Una memorabile inaugurazione, con oltre 90 giovani musicisti sul palco, affiancati dai loro Maestri, per il nuovo Anno Accademico del Conservatorio Tomadini, che conta oltre 450 iscritti e 86 Docenti di alto profilo, più di 100 Corsi fra Propedeutici e Accademici di I e II livello, il fiore all’occhiello del Dottorato di Ricerca in Composizione e Performance musicale, il Corso di Liuteria, e i dipartimenti di jazz e pop rock, che guardano al futuro. E oltre 100 produzioni musicali annualmente proposte alla libera fruizione della città.
Il concerto si è aperto con un’esecuzione a sorpresa dell’Inno d’Italia di Cristiano Brusini, allievo del Conservatorio Tomadini, che nel 2025 ha vinto il Premio Nazionale delle arti, sezione Tromba. Spazio poi all’Orchestra Barocca del Nuovo Dipartimento di Musica Antica impegnata nella partitura bradenburghese di Johann Sebastian Bach – il Concerto n.° 3 destinato ai soli archi, scandito da una scrittura serrata di natura polifonica con la cadenza del secondo movimento elaborata da Simone Milesi. Si è proseguito con l’Orchestra Sinfonica del Tomadini impegnata dapprima nel Concertino da camera per sassofono e orchestra I movimento di Jacques Ibert: un’esplosione dei fiati e archi, seguita dall’ingresso energico del sassofono affidato al solista Cesare Travagin.
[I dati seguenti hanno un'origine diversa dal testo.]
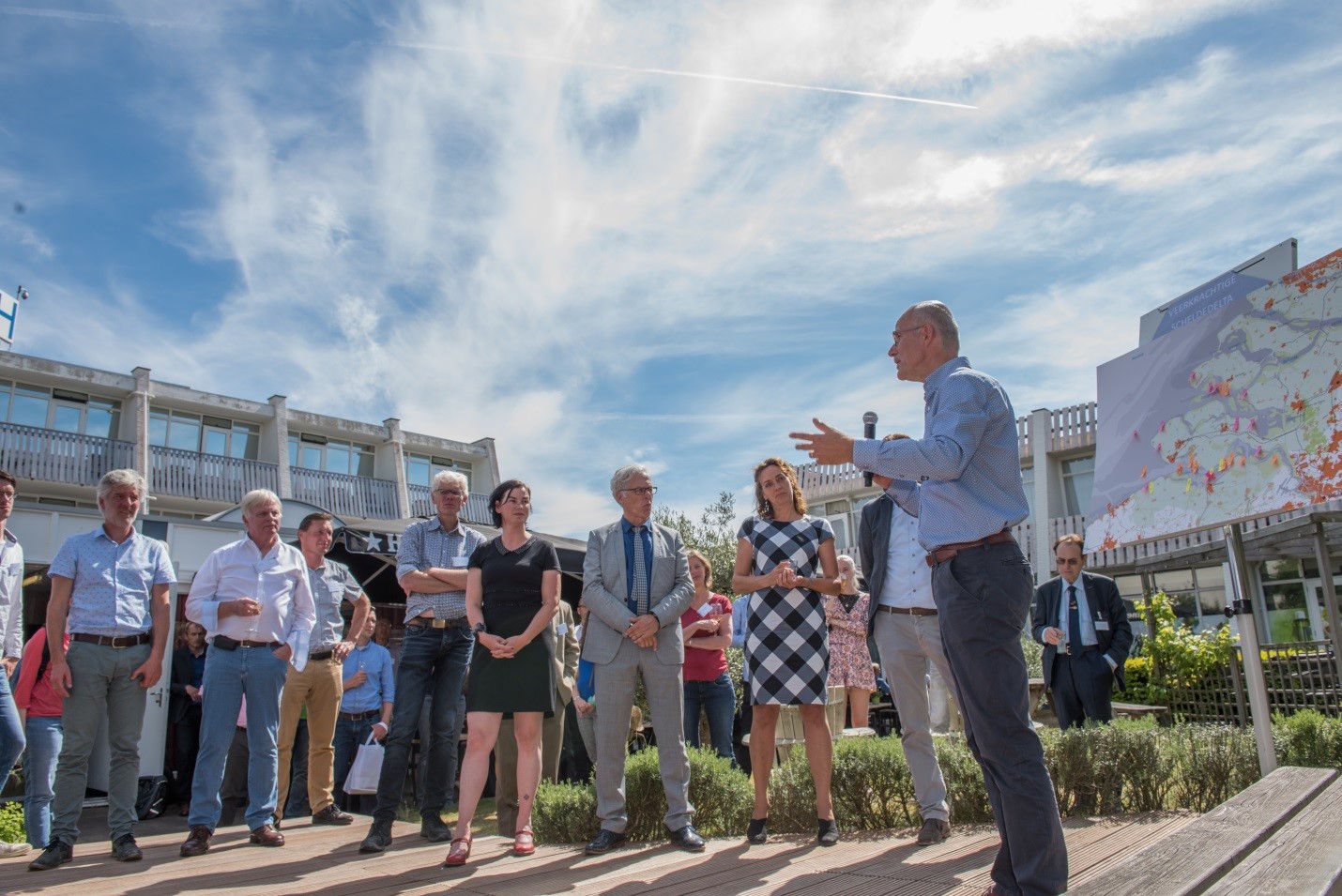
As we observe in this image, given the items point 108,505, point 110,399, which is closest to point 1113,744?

Poi il Concerto in Fa Maggiore op. 75 di Carl Maria von Weber: un pilastro del repertorio fagottistico, che ha impegnato il solista Samuel Enore Peressutti. A seguire il Concerto per violino op. 77 di Johannes Brahms: nel finale il violino, affidato alla solista Hanna Schmidt, con escursioni virtuosistiche mirabolanti, in un dialogo avvincente con la compagine orchestrale. Infine, Bedřich Smetana conil più popolare dei suoi Poemi Sinfonici, dedicato alla Moldava.